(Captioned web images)
########

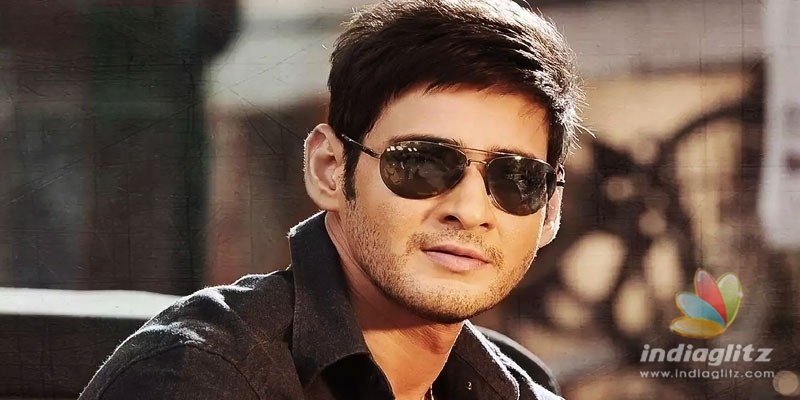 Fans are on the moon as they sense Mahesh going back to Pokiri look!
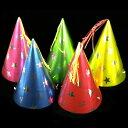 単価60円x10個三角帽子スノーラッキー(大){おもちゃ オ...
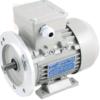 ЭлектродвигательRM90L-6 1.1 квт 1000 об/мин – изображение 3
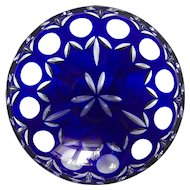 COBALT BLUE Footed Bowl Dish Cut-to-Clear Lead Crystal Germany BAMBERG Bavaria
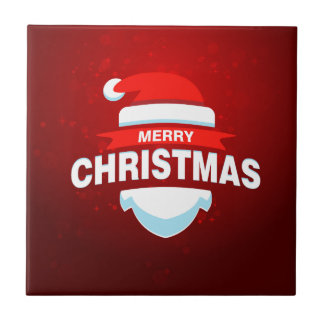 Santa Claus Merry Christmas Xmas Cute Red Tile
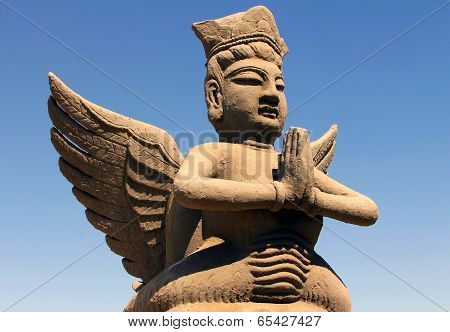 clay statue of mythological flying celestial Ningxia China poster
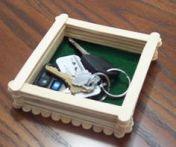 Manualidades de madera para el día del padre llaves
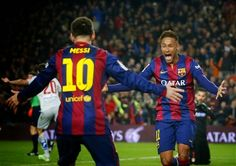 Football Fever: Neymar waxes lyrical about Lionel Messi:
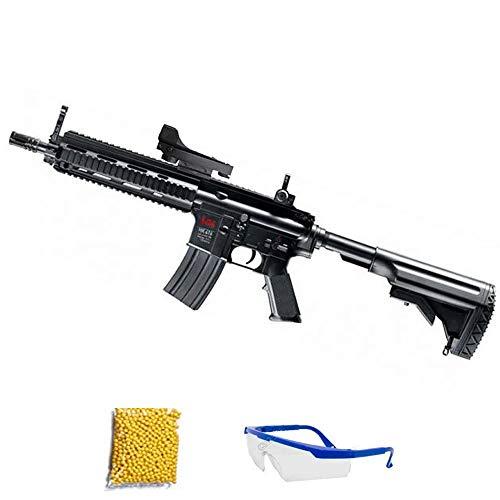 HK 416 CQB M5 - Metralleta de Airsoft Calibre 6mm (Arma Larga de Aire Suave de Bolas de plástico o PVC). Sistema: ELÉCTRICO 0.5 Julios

########

### [Directions for this task]
Every line from the one containing "Santa Claus Merry" through the end of the entries above, both included, should be extracted exactly, with pictures left out.

### [Task solution]
 Santa Claus Merry Christmas Xmas Cute Red Tile
 clay statue of mythological flying celestial Ningxia China poster
 Manualidades de madera para el día del padre llaves
 Football Fever: Neymar waxes lyrical about Lionel Messi:
 HK 416 CQB M5 - Metralleta de Airsoft Calibre 6mm (Arma Larga de Aire Suave de Bolas de plástico o PVC). Sistema: ELÉCTRICO 0.5 Julios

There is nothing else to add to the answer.